** begin Listed records **

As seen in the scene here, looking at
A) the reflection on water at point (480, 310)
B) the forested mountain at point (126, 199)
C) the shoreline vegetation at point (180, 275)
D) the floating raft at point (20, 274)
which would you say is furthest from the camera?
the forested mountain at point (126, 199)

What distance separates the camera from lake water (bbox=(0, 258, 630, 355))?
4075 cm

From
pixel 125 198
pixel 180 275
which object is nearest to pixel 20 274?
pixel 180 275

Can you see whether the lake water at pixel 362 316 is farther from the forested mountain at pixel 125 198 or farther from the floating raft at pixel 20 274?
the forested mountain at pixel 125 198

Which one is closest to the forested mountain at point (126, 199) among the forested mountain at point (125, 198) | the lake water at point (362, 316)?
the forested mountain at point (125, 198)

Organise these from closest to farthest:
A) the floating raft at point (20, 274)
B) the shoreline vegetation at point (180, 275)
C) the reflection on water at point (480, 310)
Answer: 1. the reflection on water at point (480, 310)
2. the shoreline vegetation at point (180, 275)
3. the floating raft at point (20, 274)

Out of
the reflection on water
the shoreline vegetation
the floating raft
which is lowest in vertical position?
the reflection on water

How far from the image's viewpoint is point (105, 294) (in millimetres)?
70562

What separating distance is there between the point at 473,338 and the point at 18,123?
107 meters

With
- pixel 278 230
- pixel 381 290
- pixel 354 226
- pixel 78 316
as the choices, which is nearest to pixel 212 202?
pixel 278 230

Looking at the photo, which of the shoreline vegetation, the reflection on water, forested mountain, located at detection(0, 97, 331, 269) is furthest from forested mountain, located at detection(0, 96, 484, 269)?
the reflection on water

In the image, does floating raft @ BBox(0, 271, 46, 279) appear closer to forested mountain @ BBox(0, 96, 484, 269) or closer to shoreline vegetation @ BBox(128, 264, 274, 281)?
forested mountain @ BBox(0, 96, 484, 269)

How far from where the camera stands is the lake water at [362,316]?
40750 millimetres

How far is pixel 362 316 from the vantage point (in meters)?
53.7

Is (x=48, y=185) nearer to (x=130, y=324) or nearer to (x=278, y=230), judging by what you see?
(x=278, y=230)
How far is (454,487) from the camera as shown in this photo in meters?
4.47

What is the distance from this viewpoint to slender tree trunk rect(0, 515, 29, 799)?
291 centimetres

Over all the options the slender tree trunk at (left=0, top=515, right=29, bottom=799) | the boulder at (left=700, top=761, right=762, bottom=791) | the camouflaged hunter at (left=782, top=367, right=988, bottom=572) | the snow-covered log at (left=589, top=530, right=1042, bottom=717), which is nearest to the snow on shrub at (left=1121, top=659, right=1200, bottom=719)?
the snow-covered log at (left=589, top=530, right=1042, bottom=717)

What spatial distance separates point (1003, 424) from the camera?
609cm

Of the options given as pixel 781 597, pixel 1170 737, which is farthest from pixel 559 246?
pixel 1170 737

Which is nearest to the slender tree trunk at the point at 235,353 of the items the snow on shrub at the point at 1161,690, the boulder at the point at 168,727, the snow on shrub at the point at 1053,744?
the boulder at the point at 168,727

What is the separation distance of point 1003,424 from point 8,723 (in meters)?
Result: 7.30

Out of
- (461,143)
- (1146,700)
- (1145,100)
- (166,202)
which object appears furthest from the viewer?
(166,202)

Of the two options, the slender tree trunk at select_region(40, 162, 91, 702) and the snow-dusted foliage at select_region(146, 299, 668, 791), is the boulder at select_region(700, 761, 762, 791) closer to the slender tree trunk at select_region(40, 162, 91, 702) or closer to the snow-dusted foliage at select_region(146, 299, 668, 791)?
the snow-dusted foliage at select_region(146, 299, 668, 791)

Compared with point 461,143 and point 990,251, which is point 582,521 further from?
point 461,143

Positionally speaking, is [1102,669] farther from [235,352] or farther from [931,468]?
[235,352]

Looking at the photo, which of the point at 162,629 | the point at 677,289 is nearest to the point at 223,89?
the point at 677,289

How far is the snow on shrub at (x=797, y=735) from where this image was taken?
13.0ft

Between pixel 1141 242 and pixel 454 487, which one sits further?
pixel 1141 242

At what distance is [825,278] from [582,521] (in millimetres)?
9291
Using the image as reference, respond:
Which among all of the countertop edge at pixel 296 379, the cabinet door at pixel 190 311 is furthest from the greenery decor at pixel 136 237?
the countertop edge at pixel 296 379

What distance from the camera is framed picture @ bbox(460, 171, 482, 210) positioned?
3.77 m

** end Listed records **

The problem: Reproduce every line of the material above verbatim.

Final result:
As seen in the scene here, looking at
A) the reflection on water at point (480, 310)
B) the forested mountain at point (126, 199)
C) the shoreline vegetation at point (180, 275)
D) the floating raft at point (20, 274)
which would you say is furthest from the camera?
the forested mountain at point (126, 199)

What distance separates the camera from lake water (bbox=(0, 258, 630, 355))?
4075 cm

From
pixel 125 198
pixel 180 275
which object is nearest to pixel 20 274?
pixel 180 275

Can you see whether the lake water at pixel 362 316 is farther from the forested mountain at pixel 125 198 or farther from the floating raft at pixel 20 274?
the forested mountain at pixel 125 198

Which one is closest to the forested mountain at point (126, 199) among the forested mountain at point (125, 198) | the lake water at point (362, 316)?
the forested mountain at point (125, 198)

Organise these from closest to farthest:
A) the floating raft at point (20, 274)
B) the shoreline vegetation at point (180, 275)
C) the reflection on water at point (480, 310)
Answer: 1. the reflection on water at point (480, 310)
2. the shoreline vegetation at point (180, 275)
3. the floating raft at point (20, 274)

Out of
the reflection on water
the shoreline vegetation
the floating raft
which is lowest in vertical position?
the reflection on water

How far from the image's viewpoint is point (105, 294) (in millimetres)?
70562

What separating distance is there between the point at 473,338 and the point at 18,123?
107 meters

With
- pixel 278 230
- pixel 381 290
- pixel 354 226
- pixel 78 316
as the choices, which is nearest to pixel 212 202?
pixel 278 230

Looking at the photo, which of the shoreline vegetation, the reflection on water, forested mountain, located at detection(0, 97, 331, 269) is furthest from forested mountain, located at detection(0, 96, 484, 269)?
the reflection on water

In the image, does floating raft @ BBox(0, 271, 46, 279) appear closer to forested mountain @ BBox(0, 96, 484, 269) or closer to shoreline vegetation @ BBox(128, 264, 274, 281)?
forested mountain @ BBox(0, 96, 484, 269)

How far from where the camera stands is the lake water at [362,316]?
40750 millimetres

How far is pixel 362 316 from the vantage point (in meters)?
53.7

Is (x=48, y=185) nearer to (x=130, y=324) or nearer to (x=278, y=230), judging by what you see?
(x=278, y=230)
How far is (454,487) from the camera as shown in this photo in meters?
4.47

What is the distance from this viewpoint to slender tree trunk rect(0, 515, 29, 799)?
291 centimetres

Over all the options the slender tree trunk at (left=0, top=515, right=29, bottom=799) | the boulder at (left=700, top=761, right=762, bottom=791) | the camouflaged hunter at (left=782, top=367, right=988, bottom=572) | the snow-covered log at (left=589, top=530, right=1042, bottom=717), which is nearest to the snow on shrub at (left=1121, top=659, right=1200, bottom=719)?
the snow-covered log at (left=589, top=530, right=1042, bottom=717)

What spatial distance separates point (1003, 424) from the camera?
609cm

Of the options given as pixel 781 597, pixel 1170 737, which is farthest from pixel 559 246?
pixel 1170 737

Which is nearest to the slender tree trunk at the point at 235,353 of the items the snow on shrub at the point at 1161,690, the boulder at the point at 168,727, the snow on shrub at the point at 1053,744?
the boulder at the point at 168,727

What is the separation distance of point 1003,424 from point 8,723 (in meters)?
Result: 7.30

Out of
- (461,143)
- (1146,700)
- (1145,100)
- (166,202)
which object appears furthest from the viewer?
(166,202)

Of the two options, the slender tree trunk at select_region(40, 162, 91, 702) and the snow-dusted foliage at select_region(146, 299, 668, 791), is the boulder at select_region(700, 761, 762, 791) closer to the slender tree trunk at select_region(40, 162, 91, 702) or closer to the snow-dusted foliage at select_region(146, 299, 668, 791)?
the snow-dusted foliage at select_region(146, 299, 668, 791)

Compared with point 461,143 and point 990,251, which is point 582,521 further from?
point 461,143

Positionally speaking, is [1102,669] farther from [235,352] or farther from [931,468]?
[235,352]

Looking at the photo, which of the point at 162,629 | the point at 677,289 is nearest to the point at 223,89?
the point at 677,289

How far is the snow on shrub at (x=797, y=735) from where this image was taken?
13.0ft

Between pixel 1141 242 and pixel 454 487, which one sits further?
pixel 1141 242

At what distance is [825,278] from [582,521] (in millimetres)?
9291
Using the image as reference, respond:
Which among all of the countertop edge at pixel 296 379, the cabinet door at pixel 190 311 is furthest from the greenery decor at pixel 136 237?
the countertop edge at pixel 296 379

What distance from the camera is framed picture @ bbox(460, 171, 482, 210) positioned?
3.77 m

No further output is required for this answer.